##### Tekstfragment #####

4.6 . Regeling van de analyse-apparatuur
4.6.1 . IJking van de analyse-toestellen .
Men spuit in het analysetoestel met behulp van de debietmeter en het op elke fles gemonteerde drukreduceerventiel de hoeveelheid gas bij de aangegeven druk die verenigbaar is met de goede werking van de toestellen . Het toestel wordt zodanig afgesteld dat het de waarde , vermeld op de standaardfles , in gestabiliseerde waarde aangeeft . Men beschrijft , uitgaande van de met de fles met maximaal gehalte verkregen afstelling , de kromme van de afwijkingen van het apparaat in relatie tot het gehalte van de verschillende gebruikte flessen ijkgas .
4.6.2 . Totale reactietijd van de toestellen .
Aan het uiteinde van de sonde spuit men het gas van de fles met maximaal gehalte in . Men gaat na of de aangegeven waarde die overeenkomt met de maximale afwijking in minder dan een minuut bereikt wordt . Indien deze waarde niet wordt bereikt , dan zoekt men de lekken in het analysecircuit systematisch op .
4.7 . Afstelling van de volumemeetinrichting
Nadat de zak tijdens de inleidende proeven is gevuld , gaat men na of het volume met de aangegeven nauwkeurigheid kan worden gemeten . Zo nodig kiest men per geval een geschikte meter .
5 . WERKWIJZE VOOR DE KEURINGEN OP DE BANK
5.1 . Bijzondere uitvoeringsvoorwaarden voor de cyclus
5.1.1 . De temperatuur in de ruimte waar zich de rollenbank bevindt moet gedurende de gehele keuring tussen 20 en 30 * C liggen en zo dicht mogelijk naderen tot die van de ruimte waarin het voertuig voor keuring gereed werd gemaakt .
5.1.2 . Het voertuig moet tijdens de keuring nagenoeg horizontaal staan om een abnormale verdeling van de brandstof te voorkomen .

##### Aangeleverde gegevens #####

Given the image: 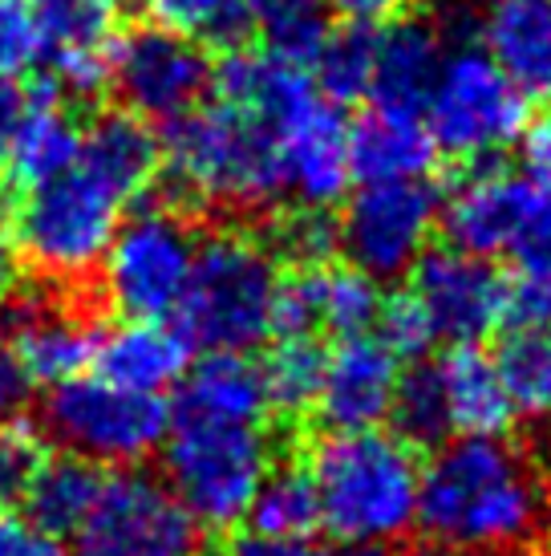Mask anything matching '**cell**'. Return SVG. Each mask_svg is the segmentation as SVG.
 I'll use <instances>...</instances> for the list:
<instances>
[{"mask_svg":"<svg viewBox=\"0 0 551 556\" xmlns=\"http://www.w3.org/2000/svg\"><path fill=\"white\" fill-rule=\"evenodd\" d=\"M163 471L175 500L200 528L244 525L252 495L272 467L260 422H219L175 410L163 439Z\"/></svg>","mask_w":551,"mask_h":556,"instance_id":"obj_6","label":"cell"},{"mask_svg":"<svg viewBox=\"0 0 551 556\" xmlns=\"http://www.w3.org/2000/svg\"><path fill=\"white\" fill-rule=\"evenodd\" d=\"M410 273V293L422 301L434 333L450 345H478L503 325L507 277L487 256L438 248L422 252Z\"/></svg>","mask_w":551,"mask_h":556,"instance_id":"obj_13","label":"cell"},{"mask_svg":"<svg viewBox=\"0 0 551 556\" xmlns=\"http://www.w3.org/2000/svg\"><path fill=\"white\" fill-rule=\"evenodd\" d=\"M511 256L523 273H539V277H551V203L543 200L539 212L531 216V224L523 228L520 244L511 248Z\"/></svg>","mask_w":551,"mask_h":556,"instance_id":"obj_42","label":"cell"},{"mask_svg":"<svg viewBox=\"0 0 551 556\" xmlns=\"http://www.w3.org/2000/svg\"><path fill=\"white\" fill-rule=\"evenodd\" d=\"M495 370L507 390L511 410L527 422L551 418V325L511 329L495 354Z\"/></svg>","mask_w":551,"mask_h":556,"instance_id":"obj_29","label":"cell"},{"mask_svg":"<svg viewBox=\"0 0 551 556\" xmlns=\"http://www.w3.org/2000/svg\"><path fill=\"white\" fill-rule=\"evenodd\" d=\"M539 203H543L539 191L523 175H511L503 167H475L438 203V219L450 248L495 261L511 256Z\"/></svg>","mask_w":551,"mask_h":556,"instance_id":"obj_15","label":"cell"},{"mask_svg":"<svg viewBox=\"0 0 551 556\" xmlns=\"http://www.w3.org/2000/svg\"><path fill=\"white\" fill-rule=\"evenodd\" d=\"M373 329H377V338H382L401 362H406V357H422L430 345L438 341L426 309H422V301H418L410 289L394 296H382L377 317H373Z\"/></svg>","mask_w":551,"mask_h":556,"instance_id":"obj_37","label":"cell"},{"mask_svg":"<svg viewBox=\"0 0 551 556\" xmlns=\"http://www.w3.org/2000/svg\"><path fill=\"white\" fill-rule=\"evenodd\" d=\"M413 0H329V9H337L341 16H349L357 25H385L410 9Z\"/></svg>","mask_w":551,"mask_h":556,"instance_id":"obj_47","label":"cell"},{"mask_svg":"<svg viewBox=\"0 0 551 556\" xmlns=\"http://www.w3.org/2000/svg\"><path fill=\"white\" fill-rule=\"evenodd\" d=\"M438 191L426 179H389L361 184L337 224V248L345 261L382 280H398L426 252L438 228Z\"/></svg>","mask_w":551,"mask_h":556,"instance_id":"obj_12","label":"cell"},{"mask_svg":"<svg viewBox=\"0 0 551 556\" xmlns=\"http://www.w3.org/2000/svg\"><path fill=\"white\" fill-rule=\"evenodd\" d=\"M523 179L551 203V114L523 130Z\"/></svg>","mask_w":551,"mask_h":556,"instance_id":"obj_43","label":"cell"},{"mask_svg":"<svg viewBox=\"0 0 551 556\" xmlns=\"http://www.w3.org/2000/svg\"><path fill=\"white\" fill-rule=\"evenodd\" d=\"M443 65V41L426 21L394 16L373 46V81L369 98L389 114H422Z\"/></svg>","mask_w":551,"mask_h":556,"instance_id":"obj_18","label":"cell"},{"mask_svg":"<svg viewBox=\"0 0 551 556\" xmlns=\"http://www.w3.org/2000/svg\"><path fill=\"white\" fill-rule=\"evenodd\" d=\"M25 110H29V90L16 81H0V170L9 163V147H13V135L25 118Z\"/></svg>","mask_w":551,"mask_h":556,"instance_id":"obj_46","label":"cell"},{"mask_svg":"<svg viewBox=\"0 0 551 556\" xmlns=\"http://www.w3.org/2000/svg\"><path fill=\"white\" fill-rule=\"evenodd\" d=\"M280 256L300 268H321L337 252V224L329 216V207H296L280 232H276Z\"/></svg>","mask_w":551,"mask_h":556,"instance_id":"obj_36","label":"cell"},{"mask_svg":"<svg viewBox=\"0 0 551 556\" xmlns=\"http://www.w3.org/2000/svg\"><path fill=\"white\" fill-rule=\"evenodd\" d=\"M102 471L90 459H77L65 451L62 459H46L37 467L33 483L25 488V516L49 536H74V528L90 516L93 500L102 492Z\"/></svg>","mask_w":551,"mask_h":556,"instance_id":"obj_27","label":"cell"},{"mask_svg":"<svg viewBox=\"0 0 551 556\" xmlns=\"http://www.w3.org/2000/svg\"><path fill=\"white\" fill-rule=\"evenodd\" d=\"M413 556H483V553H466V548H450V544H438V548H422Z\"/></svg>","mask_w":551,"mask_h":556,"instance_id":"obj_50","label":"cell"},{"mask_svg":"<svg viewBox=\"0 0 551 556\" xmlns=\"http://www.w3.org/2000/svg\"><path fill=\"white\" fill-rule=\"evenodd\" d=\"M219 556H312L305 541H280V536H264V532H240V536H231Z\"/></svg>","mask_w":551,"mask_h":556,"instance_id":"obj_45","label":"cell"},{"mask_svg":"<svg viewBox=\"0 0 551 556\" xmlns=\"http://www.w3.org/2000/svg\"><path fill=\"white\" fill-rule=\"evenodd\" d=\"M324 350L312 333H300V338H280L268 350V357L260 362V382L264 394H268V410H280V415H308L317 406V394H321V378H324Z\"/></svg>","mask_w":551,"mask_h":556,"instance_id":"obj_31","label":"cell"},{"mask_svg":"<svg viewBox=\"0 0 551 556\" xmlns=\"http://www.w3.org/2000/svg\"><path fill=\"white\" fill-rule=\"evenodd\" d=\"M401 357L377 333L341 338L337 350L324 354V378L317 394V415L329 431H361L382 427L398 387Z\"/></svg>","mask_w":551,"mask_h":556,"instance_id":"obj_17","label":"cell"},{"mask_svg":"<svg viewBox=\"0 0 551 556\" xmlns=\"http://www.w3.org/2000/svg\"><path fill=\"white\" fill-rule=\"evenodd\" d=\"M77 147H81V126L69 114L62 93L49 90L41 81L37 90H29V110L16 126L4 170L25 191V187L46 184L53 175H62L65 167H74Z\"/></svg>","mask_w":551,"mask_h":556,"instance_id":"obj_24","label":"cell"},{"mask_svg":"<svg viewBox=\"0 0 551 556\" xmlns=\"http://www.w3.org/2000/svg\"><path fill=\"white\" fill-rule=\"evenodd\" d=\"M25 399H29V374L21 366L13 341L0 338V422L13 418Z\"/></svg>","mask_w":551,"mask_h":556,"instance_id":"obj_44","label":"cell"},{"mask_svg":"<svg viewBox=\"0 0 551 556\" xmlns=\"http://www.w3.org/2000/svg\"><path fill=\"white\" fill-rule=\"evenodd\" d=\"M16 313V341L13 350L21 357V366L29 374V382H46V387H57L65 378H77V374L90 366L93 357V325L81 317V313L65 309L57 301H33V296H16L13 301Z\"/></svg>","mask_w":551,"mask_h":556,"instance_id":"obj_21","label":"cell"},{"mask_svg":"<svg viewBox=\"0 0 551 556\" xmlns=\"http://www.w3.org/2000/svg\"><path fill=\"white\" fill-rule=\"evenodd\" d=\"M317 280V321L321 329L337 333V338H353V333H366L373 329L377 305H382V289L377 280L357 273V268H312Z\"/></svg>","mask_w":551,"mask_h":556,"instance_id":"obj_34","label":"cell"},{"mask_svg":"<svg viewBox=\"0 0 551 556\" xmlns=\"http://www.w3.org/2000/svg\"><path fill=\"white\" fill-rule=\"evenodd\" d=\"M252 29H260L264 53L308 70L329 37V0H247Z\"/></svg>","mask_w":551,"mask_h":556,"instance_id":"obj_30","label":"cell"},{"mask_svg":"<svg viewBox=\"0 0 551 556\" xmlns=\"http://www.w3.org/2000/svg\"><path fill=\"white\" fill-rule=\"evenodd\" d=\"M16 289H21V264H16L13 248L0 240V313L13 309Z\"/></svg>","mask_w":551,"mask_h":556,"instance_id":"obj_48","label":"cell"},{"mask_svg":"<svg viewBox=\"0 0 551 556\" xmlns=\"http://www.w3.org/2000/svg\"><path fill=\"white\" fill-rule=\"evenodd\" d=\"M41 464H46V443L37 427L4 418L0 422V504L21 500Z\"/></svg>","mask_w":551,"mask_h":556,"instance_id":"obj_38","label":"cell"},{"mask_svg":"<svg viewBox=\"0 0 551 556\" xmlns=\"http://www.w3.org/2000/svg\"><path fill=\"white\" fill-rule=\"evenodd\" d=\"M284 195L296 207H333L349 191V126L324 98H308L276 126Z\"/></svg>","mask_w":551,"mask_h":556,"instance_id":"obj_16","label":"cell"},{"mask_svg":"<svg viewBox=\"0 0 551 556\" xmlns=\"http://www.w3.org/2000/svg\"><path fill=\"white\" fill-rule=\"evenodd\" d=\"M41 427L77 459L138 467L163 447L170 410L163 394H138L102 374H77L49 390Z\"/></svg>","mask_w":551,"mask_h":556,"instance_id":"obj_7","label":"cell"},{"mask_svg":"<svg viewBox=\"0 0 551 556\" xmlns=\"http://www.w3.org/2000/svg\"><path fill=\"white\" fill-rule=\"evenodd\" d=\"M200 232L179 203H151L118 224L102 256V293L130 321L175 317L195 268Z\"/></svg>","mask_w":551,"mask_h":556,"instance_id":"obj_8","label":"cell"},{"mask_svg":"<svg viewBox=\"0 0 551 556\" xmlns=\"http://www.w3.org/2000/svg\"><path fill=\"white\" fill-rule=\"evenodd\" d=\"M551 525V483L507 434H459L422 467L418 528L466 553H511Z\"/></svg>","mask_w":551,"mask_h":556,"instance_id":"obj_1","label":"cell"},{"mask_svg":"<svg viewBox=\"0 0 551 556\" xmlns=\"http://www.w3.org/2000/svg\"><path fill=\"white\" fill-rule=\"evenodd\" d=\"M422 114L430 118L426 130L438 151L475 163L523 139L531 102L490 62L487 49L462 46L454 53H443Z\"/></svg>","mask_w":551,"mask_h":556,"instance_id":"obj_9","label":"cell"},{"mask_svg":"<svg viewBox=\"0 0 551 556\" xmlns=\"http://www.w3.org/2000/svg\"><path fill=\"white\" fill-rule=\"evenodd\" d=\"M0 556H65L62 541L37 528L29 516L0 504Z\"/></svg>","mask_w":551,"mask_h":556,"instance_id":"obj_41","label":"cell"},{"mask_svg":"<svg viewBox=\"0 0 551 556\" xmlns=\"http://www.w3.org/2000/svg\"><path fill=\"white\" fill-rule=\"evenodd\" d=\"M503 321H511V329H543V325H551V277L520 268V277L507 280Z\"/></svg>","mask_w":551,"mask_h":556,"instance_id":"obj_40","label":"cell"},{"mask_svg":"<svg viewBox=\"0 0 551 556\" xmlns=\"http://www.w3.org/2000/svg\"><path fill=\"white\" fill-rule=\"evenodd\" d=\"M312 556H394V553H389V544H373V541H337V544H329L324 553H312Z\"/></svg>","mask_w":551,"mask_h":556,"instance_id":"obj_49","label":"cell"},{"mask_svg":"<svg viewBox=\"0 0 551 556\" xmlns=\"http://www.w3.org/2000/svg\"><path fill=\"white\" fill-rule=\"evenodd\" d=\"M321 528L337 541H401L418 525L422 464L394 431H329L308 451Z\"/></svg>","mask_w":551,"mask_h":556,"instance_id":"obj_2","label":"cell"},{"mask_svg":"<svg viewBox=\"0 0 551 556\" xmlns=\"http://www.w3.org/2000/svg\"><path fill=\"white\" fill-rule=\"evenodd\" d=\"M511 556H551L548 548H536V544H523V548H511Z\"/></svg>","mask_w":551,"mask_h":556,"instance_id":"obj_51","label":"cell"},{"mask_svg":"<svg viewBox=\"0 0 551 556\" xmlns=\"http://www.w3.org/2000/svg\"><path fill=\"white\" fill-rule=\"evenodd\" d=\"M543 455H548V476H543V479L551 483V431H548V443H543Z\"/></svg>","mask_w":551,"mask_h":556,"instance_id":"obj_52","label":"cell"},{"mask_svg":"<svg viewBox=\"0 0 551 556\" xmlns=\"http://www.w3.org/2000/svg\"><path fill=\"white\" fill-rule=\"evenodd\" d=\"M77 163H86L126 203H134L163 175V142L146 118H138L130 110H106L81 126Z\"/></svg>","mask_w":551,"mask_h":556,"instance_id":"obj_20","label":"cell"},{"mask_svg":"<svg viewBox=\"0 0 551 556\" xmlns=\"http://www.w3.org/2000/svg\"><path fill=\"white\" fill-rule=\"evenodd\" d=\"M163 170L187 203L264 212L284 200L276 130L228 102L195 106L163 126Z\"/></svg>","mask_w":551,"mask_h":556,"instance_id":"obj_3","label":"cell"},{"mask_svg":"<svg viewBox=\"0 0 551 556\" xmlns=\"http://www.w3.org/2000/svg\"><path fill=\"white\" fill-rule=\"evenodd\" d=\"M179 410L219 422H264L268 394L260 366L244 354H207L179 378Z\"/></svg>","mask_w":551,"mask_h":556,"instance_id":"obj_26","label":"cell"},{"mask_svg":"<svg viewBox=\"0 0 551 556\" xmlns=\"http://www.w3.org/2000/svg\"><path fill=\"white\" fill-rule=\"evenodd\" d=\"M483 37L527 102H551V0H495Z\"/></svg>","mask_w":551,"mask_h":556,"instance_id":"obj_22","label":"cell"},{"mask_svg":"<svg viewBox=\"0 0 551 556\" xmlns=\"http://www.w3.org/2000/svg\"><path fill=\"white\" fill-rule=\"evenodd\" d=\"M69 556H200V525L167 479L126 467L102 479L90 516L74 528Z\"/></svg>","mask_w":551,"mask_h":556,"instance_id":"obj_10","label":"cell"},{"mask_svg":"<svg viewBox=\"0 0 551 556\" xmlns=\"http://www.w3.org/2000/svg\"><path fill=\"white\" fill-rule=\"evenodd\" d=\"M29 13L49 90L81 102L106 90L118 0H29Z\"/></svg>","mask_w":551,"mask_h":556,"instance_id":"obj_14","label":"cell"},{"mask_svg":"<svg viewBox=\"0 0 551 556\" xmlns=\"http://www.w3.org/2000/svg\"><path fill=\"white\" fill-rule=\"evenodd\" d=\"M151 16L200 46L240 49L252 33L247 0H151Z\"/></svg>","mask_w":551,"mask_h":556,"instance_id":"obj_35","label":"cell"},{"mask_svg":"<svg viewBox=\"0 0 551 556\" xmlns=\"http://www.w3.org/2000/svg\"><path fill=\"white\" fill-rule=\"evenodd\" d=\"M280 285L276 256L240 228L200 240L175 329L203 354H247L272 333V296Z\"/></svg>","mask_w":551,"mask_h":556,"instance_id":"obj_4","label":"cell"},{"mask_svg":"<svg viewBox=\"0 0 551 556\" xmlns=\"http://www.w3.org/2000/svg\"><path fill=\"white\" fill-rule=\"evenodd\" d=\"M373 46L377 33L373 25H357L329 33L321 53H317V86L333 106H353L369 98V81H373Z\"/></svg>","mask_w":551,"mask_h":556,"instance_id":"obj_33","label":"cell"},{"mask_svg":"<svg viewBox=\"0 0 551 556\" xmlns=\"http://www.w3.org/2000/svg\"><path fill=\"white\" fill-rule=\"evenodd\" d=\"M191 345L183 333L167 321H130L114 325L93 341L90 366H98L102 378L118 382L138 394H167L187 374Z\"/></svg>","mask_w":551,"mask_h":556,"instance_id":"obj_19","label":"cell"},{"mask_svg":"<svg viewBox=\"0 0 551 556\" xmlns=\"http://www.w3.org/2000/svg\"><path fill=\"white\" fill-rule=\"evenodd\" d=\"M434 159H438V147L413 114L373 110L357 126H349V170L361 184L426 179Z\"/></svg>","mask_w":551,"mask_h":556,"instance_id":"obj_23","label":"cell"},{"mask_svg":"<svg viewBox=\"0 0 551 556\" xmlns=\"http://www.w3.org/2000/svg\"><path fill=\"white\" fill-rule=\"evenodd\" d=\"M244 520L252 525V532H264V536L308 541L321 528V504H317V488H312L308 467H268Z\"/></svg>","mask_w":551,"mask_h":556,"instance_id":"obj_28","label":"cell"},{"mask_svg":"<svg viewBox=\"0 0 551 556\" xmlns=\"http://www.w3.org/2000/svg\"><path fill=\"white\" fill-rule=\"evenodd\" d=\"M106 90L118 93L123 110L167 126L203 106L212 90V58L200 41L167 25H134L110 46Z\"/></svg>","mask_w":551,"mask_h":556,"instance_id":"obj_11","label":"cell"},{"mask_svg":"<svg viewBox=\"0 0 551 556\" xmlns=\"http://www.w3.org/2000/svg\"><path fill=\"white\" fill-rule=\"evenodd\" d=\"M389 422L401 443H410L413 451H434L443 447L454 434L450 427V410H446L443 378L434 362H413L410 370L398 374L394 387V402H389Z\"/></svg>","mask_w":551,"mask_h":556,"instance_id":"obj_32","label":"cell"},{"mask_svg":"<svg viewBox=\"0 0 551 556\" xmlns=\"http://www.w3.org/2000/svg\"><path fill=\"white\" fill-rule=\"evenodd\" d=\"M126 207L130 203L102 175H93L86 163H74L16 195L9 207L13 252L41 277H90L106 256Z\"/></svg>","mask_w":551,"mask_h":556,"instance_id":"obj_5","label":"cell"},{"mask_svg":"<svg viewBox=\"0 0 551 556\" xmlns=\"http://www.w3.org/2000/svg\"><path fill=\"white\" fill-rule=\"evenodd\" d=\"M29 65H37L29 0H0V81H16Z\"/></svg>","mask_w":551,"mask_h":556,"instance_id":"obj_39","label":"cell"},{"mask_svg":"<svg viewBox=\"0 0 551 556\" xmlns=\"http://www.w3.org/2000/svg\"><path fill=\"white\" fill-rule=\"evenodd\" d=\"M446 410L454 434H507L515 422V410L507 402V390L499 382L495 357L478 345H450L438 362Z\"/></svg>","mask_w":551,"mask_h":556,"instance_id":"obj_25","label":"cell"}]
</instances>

#####
##### Aangeleverde gegevens #####

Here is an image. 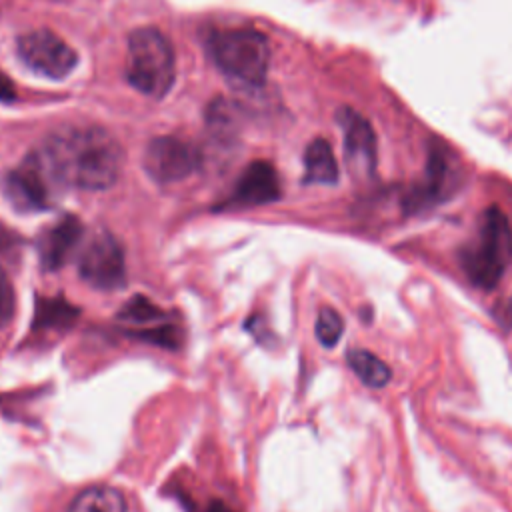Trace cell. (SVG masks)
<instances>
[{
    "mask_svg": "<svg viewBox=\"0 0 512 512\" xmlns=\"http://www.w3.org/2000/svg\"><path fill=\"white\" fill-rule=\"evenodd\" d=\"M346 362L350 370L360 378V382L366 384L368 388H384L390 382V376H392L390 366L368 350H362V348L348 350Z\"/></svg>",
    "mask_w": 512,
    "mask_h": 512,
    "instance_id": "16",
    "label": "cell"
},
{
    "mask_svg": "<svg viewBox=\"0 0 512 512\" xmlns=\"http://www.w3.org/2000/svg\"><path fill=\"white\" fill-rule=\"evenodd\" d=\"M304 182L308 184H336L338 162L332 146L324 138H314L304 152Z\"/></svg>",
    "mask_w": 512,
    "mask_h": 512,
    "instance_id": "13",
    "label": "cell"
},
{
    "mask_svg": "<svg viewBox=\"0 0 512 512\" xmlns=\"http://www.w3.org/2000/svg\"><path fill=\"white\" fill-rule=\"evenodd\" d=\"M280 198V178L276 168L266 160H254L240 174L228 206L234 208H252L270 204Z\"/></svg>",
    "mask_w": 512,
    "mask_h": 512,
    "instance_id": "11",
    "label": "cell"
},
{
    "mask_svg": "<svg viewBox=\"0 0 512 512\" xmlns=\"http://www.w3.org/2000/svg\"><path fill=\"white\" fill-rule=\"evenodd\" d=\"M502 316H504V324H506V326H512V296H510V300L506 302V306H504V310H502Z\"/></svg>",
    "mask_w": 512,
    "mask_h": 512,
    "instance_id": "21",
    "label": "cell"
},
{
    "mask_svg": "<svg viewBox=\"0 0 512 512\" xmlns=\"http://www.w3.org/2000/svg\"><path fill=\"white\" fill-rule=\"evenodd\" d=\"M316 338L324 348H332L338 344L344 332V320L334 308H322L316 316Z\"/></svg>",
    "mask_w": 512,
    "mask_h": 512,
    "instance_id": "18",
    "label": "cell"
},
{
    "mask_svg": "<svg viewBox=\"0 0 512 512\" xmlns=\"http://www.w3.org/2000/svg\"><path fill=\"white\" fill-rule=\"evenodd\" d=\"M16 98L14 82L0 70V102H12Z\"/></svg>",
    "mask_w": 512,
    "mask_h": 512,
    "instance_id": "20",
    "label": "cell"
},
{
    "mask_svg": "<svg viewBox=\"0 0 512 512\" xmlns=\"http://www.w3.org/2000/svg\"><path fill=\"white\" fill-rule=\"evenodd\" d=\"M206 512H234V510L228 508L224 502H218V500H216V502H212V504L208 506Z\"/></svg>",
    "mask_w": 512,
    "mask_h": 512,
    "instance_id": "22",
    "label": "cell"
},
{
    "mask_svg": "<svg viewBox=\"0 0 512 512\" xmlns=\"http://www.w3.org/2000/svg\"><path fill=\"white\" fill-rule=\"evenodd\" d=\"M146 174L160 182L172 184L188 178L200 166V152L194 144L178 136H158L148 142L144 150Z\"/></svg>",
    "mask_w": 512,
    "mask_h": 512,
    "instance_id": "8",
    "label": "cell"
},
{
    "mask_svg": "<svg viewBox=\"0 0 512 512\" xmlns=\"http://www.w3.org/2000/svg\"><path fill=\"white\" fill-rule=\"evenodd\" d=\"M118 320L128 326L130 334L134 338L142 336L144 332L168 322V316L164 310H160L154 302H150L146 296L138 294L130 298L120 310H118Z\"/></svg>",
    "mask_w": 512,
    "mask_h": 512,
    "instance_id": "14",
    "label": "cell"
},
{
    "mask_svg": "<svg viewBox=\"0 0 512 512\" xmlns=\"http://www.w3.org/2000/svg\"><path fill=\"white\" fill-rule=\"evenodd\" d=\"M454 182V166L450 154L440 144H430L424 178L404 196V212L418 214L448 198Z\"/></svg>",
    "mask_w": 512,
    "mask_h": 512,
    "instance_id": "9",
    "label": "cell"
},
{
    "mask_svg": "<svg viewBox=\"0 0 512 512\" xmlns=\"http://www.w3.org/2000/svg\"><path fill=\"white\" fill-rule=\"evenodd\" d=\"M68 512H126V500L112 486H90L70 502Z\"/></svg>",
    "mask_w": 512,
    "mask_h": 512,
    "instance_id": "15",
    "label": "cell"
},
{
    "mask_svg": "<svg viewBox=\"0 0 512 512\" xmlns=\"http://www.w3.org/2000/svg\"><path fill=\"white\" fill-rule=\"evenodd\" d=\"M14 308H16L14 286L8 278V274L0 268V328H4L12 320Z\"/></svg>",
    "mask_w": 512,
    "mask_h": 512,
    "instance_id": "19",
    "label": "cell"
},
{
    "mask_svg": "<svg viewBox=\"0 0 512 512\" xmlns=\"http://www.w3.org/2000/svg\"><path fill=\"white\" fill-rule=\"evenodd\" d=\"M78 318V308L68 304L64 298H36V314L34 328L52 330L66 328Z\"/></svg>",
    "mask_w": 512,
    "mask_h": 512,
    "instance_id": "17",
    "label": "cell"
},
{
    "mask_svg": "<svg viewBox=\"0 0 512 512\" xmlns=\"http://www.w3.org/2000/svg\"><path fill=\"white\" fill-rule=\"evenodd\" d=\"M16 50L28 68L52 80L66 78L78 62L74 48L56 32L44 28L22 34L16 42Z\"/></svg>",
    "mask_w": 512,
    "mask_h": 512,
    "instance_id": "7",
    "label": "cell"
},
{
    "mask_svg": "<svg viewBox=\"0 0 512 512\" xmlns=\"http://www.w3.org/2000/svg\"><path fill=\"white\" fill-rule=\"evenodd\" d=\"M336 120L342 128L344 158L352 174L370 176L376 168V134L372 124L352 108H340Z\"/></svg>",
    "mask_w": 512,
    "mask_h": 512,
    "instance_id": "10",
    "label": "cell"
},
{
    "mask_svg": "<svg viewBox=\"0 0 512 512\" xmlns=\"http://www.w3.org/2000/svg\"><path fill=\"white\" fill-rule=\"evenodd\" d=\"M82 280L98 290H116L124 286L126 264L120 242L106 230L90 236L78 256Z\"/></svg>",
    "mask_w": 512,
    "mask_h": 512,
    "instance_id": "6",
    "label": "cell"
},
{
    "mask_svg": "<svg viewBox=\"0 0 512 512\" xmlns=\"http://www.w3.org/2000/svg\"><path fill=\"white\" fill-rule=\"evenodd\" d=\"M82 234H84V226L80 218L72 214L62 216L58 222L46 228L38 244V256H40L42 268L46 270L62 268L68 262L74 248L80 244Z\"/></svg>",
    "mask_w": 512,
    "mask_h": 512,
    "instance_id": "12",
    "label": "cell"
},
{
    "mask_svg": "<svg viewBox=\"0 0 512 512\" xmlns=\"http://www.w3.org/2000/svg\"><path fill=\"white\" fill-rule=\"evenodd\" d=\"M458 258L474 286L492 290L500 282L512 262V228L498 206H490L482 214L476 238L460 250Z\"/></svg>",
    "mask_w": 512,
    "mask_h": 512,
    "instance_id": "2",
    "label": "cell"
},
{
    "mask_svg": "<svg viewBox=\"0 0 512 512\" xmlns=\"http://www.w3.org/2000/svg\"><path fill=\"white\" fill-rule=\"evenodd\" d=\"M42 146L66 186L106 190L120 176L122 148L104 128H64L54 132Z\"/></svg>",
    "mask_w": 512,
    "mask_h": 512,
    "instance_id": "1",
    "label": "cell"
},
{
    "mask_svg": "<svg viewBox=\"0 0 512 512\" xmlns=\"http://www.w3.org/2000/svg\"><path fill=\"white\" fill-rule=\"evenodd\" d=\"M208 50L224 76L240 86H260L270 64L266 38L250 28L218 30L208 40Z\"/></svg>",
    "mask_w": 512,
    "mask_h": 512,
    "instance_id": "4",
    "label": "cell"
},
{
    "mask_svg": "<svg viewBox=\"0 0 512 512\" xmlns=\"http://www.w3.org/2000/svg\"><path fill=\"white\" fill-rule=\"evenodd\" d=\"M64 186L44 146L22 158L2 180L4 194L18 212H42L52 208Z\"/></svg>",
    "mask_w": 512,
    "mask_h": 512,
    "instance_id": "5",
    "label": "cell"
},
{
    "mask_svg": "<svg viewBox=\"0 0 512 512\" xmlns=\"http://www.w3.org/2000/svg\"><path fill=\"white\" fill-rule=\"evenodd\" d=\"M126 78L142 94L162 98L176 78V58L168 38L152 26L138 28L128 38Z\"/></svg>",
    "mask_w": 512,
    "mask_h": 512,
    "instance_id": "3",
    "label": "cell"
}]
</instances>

#####
##### Aangeleverde gegevens #####

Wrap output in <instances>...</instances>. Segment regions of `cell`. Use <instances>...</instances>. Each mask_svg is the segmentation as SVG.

#####

**Gestelde opgave 1**:
Beantwoord deze vragen over het fragment over de voertuigkeuring:
(a) Binnen hoeveel tijd moet de aangegeven waarde bij de totale reactietijd bereikt worden?
(b) Wat doet men als die waarde niet wordt bereikt?
(c) Hoe moet het voertuig tijdens de keuring staan?
**Gestelde opgave 2**: Herschrijf het deel van het fragment over de voertuigkeuring dat begint bij de woorden "4.6.2 . Totale" en eindigt na "geschikte meter .". Vervang daarin "sonde" door "meetsonde".
**Gestelde opgave 3**: Zet het fragment over de voertuigkeuring voort na de laatste zin.
Deze gegevens komen uit een andere bron.

**Juist antwoord 1**:
(a) In minder dan een minuut.
(b) Men zoekt de lekken in het analysecircuit systematisch op.
(c) Nagenoeg horizontaal, om een abnormale verdeling van de brandstof te voorkomen.

**Juist antwoord 2**:
4.6.2 . Totale reactietijd van de toestellen .
Aan het uiteinde van de meetsonde spuit men het gas van de fles met maximaal gehalte in . Men gaat na of de aangegeven waarde die overeenkomt met de maximale afwijking in minder dan een minuut bereikt wordt . Indien deze waarde niet wordt bereikt , dan zoekt men de lekken in het analysecircuit systematisch op .
4.7 . Afstelling van de volumemeetinrichting
Nadat de zak tijdens de inleidende proeven is gevuld , gaat men na of het volume met de aangegeven nauwkeurigheid kan worden gemeten . Zo nodig kiest men per geval een geschikte meter .

**Juist antwoord 3**:
5.1.3 . De proef wordt uitgevoerd met geopende motorkap . Een hulpventilatie-inrichting voor de radiateur ( waterkoeling ) of de luchtinlaat ( luchtkoeling ) kan worden gebezigd indien zulks noodzakelijk is om de normale temperatuur van de motor te handhaven .
5.1.4 . Voor de uitvoering van de cyclus moet de te beschouwen snelheid , de snelheid van de met de remvliegwielen gekoppelde rollen zijn . De snelheid wordt uitgezet in relatie tot de tijd tijdens de proef , ten einde te kunnen beoordelen of de cycli juist zijn uitgevoerd .
5.1.5 . Registratie van de onderdruk is facultatief , doch indien deze tegelijkertijd met de snelheidsregistratie wordt uitgevoerd kan worden beoordeeld of de versnellingen juist zijn uitgevoerd .
5.1.6 . De temperatuur van het koelwater en die van de carterolie kunnen , indien gewenst , eveneens geregistreerd worden .
5.2 . Starten van de motor
5.2.1 . De motor wordt gestart met behulp van de daartee aanwezige voorzieningen : starter , choke , enz . , overeenkomstig de aanwijzingen van de fabrikant .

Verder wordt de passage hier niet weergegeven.